Sejumlah atlet muda mulai serius menekuni sambo. Mereka menilai karakteristik gerakannya menantang dan berbeda dari bela diri konvensional yang selama ini populer di daerah.
Salah satu alasan sambo diminati adalah pendekatannya yang mengutamakan keselamatan. Olahraga ini mengajarkan teknik bertarung yang tetap bisa dipelajari oleh pemula tanpa mengesampingkan aspek keamanan.

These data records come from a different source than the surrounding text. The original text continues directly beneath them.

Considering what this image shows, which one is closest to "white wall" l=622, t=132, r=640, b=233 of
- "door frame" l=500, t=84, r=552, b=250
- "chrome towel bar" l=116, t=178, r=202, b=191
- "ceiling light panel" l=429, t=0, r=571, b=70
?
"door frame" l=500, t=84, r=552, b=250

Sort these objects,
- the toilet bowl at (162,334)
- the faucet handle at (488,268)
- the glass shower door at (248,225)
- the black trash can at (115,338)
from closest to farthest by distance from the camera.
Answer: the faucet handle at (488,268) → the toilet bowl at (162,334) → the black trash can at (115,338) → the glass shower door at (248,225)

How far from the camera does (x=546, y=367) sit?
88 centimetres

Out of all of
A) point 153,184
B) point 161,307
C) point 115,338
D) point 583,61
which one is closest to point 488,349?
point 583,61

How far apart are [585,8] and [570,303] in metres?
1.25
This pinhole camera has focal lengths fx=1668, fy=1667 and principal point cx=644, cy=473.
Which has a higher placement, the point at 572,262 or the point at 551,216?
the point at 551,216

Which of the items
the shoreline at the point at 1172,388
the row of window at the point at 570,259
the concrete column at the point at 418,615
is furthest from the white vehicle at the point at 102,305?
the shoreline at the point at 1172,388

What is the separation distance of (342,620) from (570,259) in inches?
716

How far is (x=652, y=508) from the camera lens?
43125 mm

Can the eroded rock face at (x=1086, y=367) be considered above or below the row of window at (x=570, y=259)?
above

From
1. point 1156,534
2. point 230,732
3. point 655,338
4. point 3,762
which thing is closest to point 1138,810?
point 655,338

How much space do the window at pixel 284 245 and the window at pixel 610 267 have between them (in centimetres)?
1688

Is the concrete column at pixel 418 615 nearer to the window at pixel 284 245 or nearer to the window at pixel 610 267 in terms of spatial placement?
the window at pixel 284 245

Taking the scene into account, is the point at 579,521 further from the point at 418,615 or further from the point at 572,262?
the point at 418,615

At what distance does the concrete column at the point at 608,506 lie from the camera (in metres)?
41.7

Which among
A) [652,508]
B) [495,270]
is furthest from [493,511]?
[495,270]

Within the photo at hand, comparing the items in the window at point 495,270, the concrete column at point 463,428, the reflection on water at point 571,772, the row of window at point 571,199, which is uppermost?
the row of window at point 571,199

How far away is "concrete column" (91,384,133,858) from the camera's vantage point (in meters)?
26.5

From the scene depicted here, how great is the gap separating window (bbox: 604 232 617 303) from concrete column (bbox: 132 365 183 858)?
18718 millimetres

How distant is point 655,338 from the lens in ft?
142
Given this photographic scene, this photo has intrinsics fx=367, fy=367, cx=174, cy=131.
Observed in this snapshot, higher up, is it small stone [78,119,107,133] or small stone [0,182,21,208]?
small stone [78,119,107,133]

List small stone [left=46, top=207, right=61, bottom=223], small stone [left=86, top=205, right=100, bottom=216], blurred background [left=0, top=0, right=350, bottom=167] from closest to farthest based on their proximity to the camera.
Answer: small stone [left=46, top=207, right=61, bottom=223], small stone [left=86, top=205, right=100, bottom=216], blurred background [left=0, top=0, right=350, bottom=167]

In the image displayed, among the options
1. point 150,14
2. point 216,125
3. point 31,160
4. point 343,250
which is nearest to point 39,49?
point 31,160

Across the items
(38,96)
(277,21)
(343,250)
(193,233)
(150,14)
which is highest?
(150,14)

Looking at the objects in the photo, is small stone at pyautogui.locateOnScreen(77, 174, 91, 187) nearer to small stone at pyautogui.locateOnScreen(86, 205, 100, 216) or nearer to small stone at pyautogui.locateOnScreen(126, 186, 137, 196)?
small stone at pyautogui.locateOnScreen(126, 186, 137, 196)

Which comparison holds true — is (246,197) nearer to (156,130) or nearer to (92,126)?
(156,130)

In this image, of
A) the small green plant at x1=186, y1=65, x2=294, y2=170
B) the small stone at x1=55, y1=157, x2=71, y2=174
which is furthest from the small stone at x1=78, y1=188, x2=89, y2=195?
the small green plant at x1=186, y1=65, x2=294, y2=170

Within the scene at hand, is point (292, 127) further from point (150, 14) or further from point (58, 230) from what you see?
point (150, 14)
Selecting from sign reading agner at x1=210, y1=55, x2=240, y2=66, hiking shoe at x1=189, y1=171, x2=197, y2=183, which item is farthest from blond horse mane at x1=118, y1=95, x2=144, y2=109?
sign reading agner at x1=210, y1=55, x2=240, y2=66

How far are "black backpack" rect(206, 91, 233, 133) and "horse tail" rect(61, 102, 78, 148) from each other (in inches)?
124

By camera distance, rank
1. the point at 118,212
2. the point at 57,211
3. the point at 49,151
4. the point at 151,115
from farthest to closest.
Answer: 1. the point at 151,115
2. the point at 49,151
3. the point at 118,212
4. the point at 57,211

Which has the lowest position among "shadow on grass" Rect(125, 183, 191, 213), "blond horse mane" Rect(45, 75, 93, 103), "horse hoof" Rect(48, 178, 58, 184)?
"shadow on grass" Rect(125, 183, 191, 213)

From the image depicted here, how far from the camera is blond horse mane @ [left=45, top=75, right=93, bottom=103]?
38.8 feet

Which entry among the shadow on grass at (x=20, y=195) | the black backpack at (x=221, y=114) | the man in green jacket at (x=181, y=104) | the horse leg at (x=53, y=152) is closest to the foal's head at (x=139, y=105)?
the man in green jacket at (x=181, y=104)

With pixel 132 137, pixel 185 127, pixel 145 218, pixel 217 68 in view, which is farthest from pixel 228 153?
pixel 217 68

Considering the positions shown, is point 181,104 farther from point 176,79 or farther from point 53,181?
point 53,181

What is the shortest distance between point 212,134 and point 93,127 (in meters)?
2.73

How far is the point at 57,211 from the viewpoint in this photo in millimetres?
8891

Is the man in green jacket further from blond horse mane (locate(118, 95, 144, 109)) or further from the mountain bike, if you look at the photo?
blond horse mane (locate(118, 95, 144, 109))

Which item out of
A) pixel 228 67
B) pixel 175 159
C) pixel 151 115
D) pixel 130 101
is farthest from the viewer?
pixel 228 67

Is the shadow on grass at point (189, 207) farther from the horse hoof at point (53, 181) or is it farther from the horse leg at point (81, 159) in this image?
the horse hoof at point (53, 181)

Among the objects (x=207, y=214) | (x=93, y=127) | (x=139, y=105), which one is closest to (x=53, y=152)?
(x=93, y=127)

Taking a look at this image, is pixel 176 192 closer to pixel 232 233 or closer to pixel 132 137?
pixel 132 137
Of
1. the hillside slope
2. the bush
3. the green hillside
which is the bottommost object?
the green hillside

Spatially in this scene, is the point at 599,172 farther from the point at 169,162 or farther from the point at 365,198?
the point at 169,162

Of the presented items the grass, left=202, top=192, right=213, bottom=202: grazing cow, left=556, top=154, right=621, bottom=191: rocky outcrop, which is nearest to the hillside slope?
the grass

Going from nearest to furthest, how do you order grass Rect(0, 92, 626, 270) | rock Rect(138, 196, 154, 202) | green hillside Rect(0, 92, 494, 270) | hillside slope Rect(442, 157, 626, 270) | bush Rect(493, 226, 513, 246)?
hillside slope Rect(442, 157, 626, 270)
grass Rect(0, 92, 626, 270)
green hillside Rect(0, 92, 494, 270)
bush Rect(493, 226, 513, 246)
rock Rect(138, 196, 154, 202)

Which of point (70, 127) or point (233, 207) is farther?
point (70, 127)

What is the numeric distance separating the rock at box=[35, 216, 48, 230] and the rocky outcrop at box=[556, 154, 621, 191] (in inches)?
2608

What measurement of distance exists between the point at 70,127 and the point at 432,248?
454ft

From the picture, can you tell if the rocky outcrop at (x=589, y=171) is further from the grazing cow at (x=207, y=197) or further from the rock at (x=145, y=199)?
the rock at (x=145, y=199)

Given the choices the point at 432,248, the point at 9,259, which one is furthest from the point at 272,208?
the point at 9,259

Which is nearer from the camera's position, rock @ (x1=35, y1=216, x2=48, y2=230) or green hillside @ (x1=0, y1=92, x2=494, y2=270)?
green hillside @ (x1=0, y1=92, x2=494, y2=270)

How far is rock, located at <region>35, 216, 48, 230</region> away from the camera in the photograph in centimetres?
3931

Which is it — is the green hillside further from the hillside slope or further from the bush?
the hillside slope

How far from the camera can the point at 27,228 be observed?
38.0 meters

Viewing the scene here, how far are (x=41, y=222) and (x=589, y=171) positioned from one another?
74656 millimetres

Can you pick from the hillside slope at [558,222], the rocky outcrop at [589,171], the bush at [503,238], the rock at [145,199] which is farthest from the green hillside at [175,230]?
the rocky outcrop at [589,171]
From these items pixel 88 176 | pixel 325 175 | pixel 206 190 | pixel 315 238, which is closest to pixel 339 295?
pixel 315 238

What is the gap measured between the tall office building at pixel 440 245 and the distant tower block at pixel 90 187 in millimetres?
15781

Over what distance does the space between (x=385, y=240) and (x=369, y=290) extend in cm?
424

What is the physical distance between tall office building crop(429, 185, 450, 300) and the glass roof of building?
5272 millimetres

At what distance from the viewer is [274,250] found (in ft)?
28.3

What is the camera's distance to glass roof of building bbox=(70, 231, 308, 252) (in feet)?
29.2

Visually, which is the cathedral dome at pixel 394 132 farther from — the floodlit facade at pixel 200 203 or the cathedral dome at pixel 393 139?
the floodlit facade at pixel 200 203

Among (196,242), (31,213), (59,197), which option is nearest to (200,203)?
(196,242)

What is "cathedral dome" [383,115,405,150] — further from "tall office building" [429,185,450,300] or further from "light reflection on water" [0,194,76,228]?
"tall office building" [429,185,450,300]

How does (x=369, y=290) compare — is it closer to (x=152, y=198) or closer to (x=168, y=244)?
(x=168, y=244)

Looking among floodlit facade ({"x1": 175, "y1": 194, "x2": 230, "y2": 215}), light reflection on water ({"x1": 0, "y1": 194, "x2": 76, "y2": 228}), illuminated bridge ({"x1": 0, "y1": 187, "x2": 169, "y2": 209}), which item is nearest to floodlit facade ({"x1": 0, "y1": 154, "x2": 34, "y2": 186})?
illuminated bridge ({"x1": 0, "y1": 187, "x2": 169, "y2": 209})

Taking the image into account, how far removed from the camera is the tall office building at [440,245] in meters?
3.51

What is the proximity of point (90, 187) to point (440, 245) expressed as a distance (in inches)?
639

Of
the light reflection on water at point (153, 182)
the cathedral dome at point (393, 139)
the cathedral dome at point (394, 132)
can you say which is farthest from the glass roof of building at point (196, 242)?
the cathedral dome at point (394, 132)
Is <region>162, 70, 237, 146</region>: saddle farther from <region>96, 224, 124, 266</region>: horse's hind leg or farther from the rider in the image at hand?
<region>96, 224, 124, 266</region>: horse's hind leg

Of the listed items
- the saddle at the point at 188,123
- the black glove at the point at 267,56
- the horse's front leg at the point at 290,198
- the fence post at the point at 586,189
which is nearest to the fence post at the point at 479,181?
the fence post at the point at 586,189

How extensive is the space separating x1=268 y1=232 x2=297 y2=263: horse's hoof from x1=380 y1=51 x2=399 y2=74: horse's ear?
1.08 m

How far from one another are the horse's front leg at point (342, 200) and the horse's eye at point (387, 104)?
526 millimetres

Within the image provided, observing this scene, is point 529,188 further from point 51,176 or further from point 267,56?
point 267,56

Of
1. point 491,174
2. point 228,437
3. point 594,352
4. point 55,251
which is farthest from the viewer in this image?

Pembekalan teknik dalam sambo dinilai dapat menjadi fondasi yang baik bagi atlet untuk mengembangkan kemampuan lebih jauh. Hal ini yang membuat cabang olahraga ini relevan bagi mereka yang sudah memiliki pengalaman bela diri sebelumnya.
Muhammad Hamim menjadi salah satu contoh nyata. Atlet asal Kotabaru ini memilih menekuni sambo karena variasi gerakannya dinilai sesuai dengan kemampuan bela diri yang selama ini ia tekuni.
Keputusan Hamim mencerminkan tren yang lebih luas di Kalimantan Selatan. Banyak atlet muda yang sebelumnya akrab dengan bela diri lain kini mulai melirik sambo sebagai cabang olahraga baru untuk mengasah kemampuan.
Bertambahnya atlet muda sambo di Kalimantan Selatan membuka peluang untuk memperkuat pembinaan dan regenerasi atlet di daerah. Kondisi ini dinilai positif bagi masa depan olahraga tersebut di tingkat provinsi.
Para atlet optimistis sambo akan terus berkembang dan mampu melahirkan prestasi di tingkat yang lebih tinggi. Ekosistem pembinaan yang semakin kuat dan kompetitif diharapkan menjadi modal utama untuk bersaing di kancah nasional.
Dengan semakin banyaknya peminat, Kalimantan Selatan berpotensi menjadi salah satu lumbung atlet sambo di Indonesia. Yang dibutuhkan selanjutnya adalah dukungan pembinaan berkelanjutan agar minat yang besar ini bisa dikonversi menjadi prestasi nyata.